Então, Seu Zé foi, em vida, um iniciado Mestre Juremeiro que, em determinado momento após seu desencarne, começa a aparecer atuando pela esquerda nos terreiros de Macumba do Rio de Janeiro, onde ganhou bastante popularidade devido às suas características com as quais a população encontrava identidade.
Mais tarde ele começa a aparecer também em casas de Quimbanda, não para realizar maldades, mas para auxiliar as pessoas que ali iam procurar por ajuda, mas que necessitavam de sua faceta mais densa atuando em suas vidas.
Na Quimbanda ele ficou ainda mais conhecido por ser reconhecido como uma entidade que trazia sorte no jogo, no amor e na vida.
Seu Zé ganhava cada vez mais popularidade por onde se apresentasse devido ao seu arquétipo que tanto se identifica como símbolo da malandragem brasileira, focado, naturalmente, na alegria, irreverência e felicidade de nosso povo enquanto transita na periferia e cuida de todos sem preconceito, sem julgamentos, e sua incorporação começa a ocorrer em terreiros de diversos outros estados brasileiros.
Mais tarde, começa a aparecer também na Umbanda, agora em giras de direita, em São Paulo, através da linha dos Baianos.
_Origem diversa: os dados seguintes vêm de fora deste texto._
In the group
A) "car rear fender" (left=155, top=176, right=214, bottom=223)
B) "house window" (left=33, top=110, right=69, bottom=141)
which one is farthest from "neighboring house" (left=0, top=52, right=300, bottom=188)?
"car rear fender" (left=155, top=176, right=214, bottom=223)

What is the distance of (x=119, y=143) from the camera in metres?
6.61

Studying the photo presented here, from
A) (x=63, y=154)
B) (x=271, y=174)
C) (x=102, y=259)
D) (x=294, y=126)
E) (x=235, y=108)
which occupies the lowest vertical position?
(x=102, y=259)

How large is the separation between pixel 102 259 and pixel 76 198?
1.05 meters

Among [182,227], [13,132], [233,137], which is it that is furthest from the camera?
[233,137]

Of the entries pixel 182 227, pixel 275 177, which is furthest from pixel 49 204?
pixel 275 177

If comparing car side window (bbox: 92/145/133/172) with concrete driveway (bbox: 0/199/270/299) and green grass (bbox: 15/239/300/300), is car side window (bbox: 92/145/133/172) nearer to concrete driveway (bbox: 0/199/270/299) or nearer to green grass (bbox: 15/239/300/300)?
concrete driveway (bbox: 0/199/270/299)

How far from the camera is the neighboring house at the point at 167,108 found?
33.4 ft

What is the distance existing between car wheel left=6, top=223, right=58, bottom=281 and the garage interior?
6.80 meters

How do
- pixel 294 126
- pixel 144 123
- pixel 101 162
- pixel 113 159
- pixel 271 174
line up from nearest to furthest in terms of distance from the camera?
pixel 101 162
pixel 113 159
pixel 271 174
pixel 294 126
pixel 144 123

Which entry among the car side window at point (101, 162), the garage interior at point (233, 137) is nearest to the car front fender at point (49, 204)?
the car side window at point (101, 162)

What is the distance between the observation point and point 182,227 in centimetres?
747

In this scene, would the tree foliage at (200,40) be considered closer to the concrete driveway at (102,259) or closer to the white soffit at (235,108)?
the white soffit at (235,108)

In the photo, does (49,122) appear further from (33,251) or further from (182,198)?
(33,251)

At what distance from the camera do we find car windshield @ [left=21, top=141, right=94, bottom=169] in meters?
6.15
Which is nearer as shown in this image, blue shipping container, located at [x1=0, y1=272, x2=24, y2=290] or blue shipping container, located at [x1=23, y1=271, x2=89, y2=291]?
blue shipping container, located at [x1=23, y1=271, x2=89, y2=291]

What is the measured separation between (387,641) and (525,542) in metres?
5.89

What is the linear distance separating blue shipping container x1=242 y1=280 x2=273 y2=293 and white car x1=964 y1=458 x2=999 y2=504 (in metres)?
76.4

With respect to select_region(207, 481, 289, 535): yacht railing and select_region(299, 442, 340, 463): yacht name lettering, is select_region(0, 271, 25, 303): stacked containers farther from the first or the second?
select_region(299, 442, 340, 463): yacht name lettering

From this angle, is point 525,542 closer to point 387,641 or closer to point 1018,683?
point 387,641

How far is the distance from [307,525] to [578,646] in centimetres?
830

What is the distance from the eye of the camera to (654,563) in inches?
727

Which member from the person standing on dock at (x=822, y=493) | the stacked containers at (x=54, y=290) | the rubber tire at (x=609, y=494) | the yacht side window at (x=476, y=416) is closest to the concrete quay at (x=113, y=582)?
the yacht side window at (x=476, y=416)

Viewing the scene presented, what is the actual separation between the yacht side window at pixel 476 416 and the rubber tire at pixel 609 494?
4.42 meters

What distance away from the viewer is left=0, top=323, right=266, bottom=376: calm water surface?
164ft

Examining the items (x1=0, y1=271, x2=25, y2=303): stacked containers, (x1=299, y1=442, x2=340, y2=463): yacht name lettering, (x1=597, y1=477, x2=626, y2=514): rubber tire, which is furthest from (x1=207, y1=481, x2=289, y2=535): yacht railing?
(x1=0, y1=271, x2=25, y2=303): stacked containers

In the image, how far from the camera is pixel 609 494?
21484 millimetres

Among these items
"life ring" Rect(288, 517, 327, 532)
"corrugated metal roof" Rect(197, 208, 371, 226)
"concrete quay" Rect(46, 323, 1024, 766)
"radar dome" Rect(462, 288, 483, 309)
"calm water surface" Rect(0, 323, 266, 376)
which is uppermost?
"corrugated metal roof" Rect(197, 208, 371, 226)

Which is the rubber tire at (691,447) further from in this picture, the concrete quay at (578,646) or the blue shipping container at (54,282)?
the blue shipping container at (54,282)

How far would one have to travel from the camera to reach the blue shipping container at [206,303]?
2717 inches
Talvez por se tratar de uma linha que traz o arquétipo formado por Pais e Mães de Santo provenientes do Candomblé da Bahia, e também por seu comportamento alegre que acabou se adequando bem a esta linha.
E foi a partir de então que a formação da falange dos Malandros que seguiam o arquétipo de Seu Zé começou a se consolidar.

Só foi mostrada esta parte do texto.